Given data:
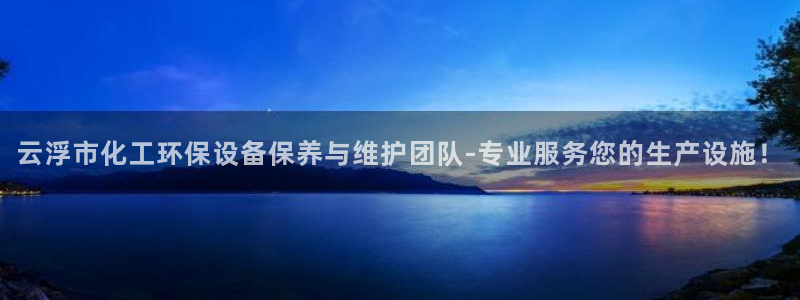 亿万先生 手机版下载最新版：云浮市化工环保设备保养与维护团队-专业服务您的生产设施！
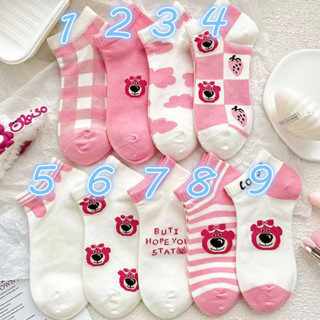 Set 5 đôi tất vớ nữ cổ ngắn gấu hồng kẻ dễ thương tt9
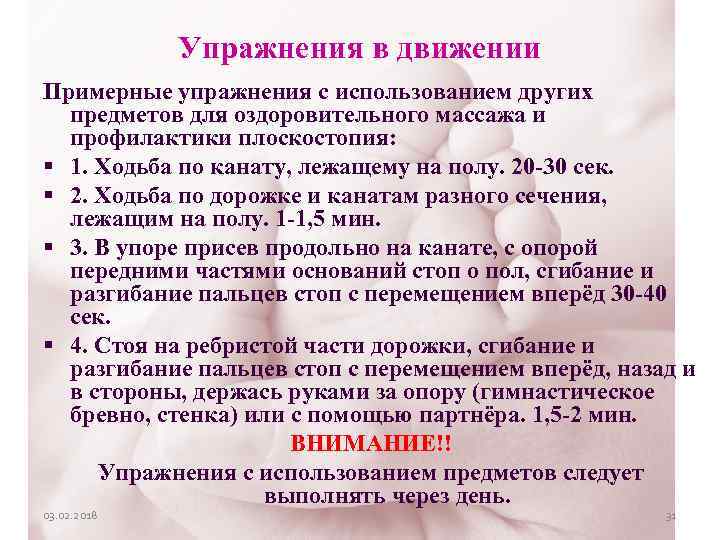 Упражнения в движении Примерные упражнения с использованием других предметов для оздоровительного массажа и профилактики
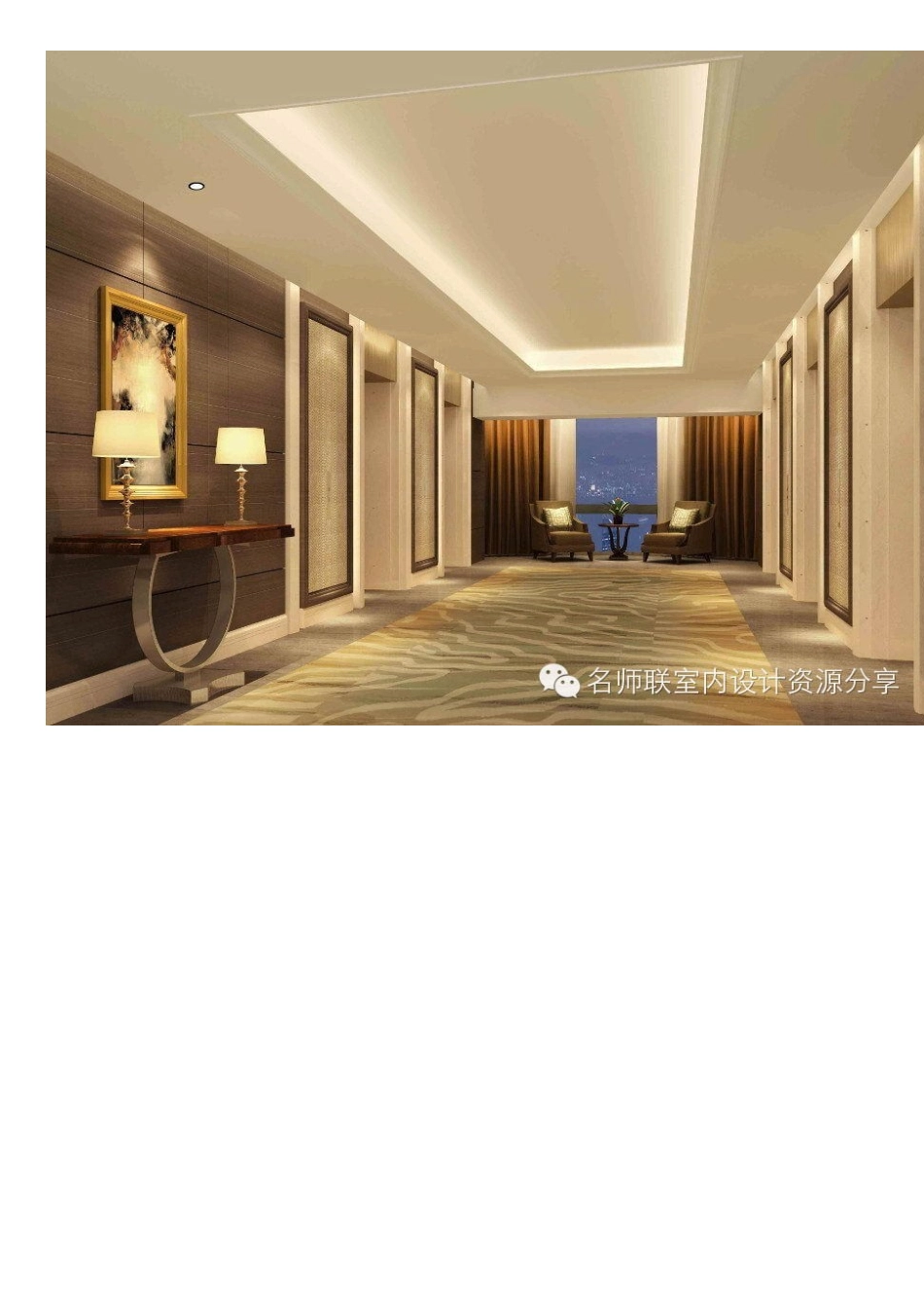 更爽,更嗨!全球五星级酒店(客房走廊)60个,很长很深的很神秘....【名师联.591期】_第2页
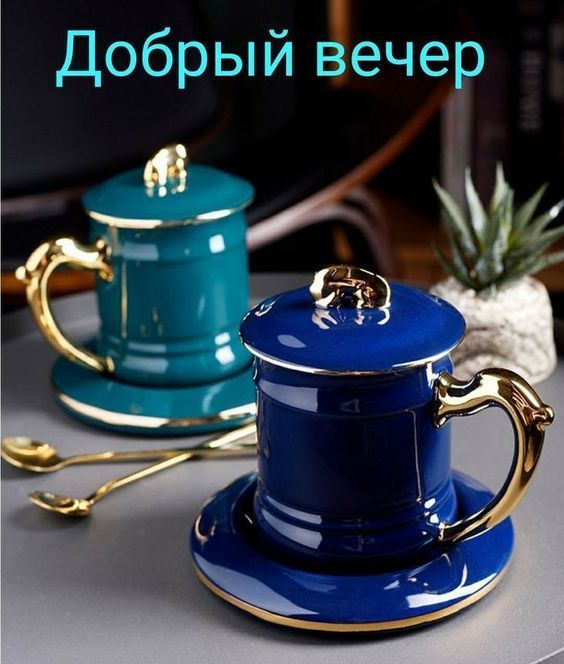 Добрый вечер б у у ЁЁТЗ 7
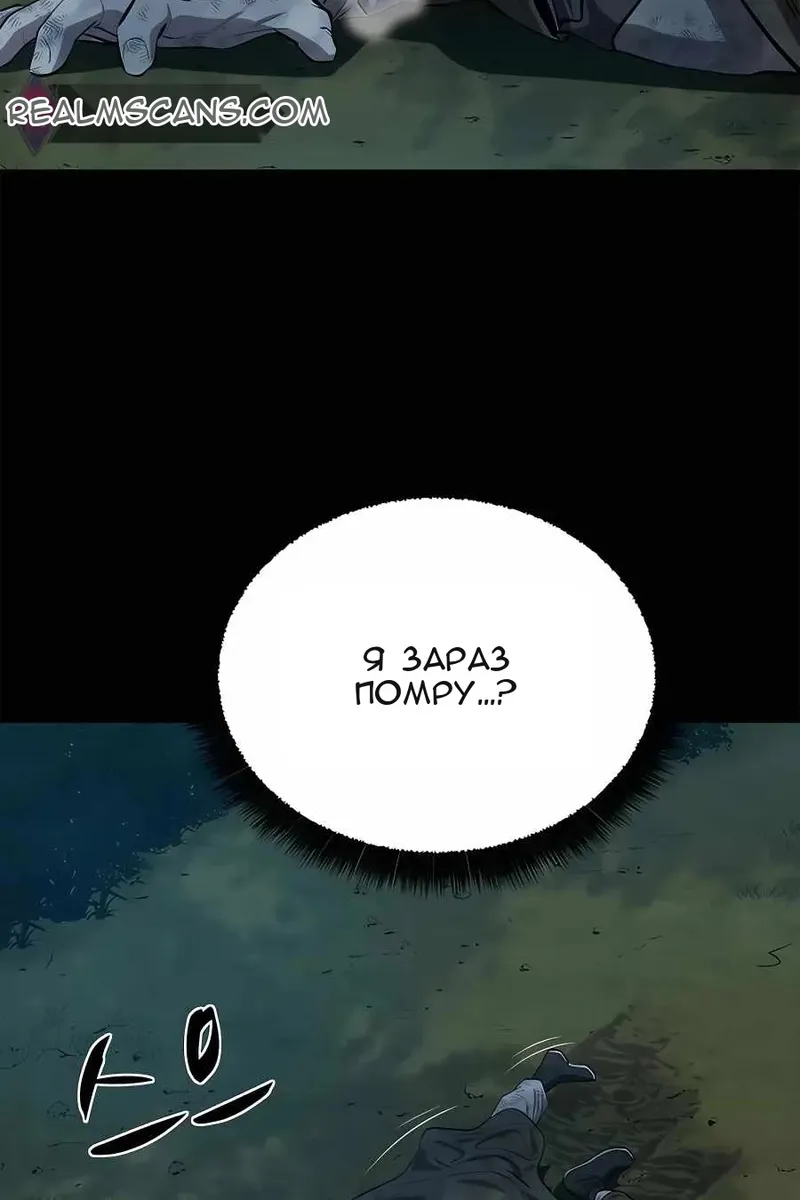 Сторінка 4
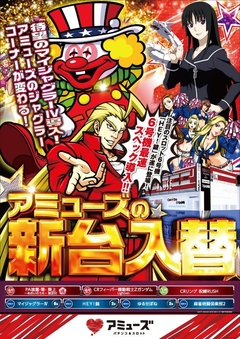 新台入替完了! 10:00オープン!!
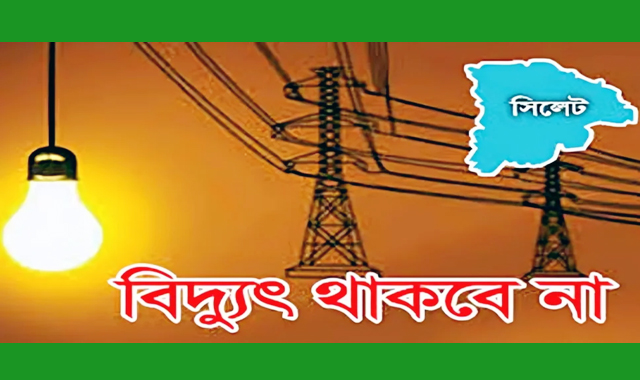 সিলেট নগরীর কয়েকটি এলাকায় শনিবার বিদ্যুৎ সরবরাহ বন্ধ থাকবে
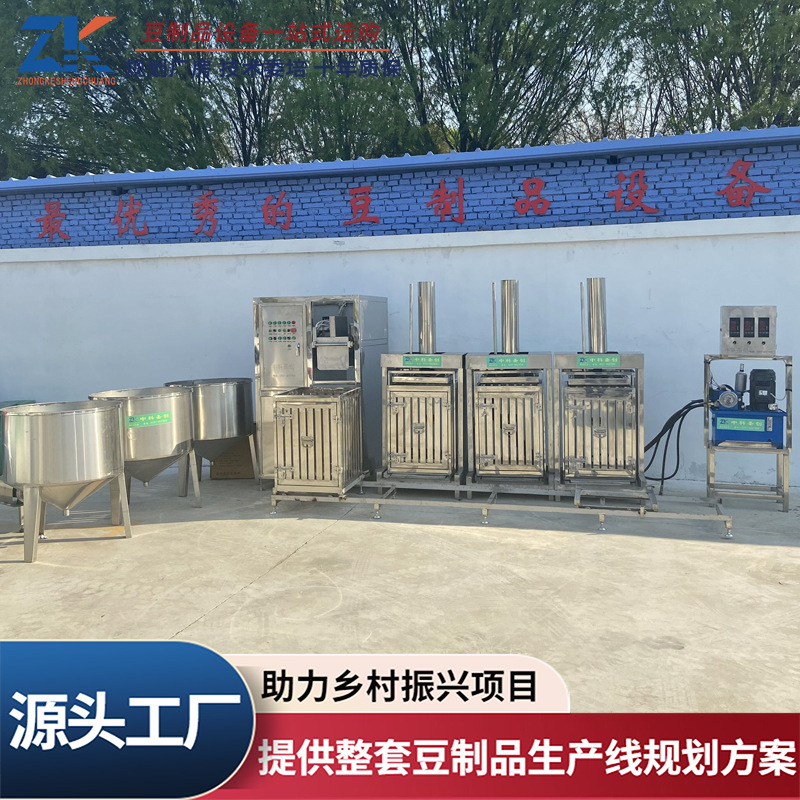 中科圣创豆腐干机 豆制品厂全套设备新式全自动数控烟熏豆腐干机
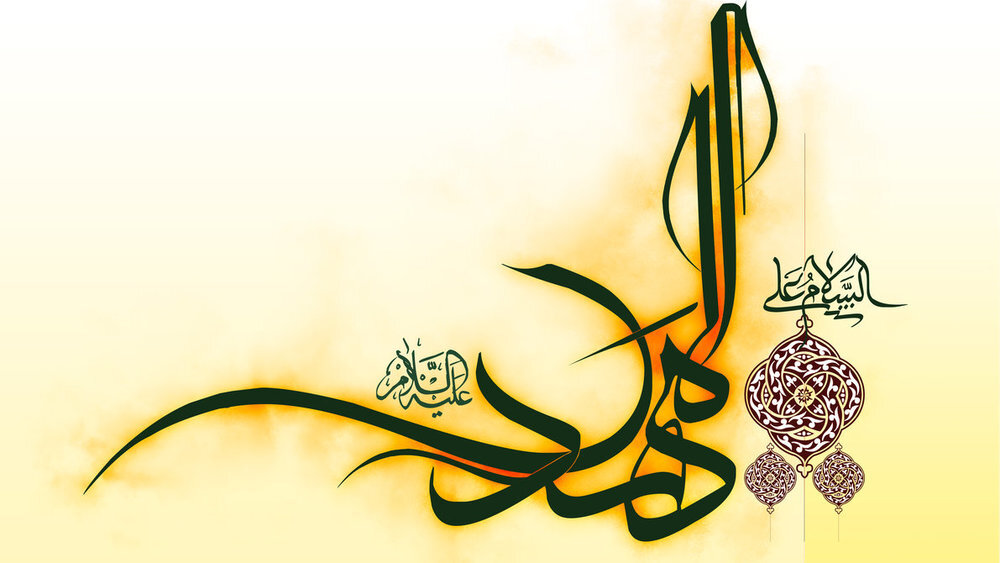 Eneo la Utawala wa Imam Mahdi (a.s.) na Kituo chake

Your task:
An exact restatement is expected of the lines from the line containing "Set 5 đôi tất" to the end of the data above, pictures excluded.

Task answer:
 Set 5 đôi tất vớ nữ cổ ngắn gấu hồng kẻ dễ thương tt9
 Упражнения в движении Примерные упражнения с использованием других предметов для оздоровительного массажа и профилактики
 更爽,更嗨!全球五星级酒店(客房走廊)60个,很长很深的很神秘....【名师联.591期】_第2页
 Добрый вечер б у у ЁЁТЗ 7
 Сторінка 4
 新台入替完了! 10:00オープン!!
 সিলেট নগরীর কয়েকটি এলাকায় শনিবার বিদ্যুৎ সরবরাহ বন্ধ থাকবে
 中科圣创豆腐干机 豆制品厂全套设备新式全自动数控烟熏豆腐干机
 Eneo la Utawala wa Imam Mahdi (a.s.) na Kituo chake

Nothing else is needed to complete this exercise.